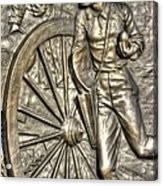 Delivering The Charge - Detail-b 1st New York Light Artillery - Fitzhughs Battery K Gettysburg Acrylic Print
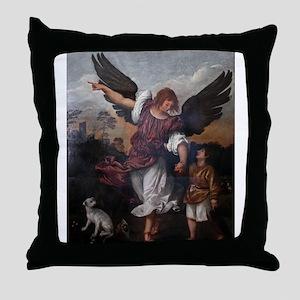Titian - Archangel Raphael Tobias - 16th Century T
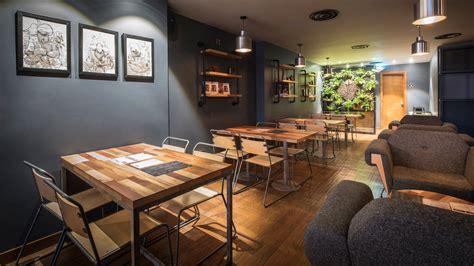 coffee shop design uk brew 92 coffee shop interior design coffee shop designers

◆ ABOUT THIS TASK ◆
Top to bottom, retype the listing exactly but drop every picture.

◆ RESPONSE AREA ◆
 Delivering The Charge - Detail-b 1st New York Light Artillery - Fitzhughs Battery K Gettysburg Acrylic Print
Titian - Archangel Raphael Tobias - 16th Century T
 coffee shop design uk brew 92 coffee shop interior design coffee shop designers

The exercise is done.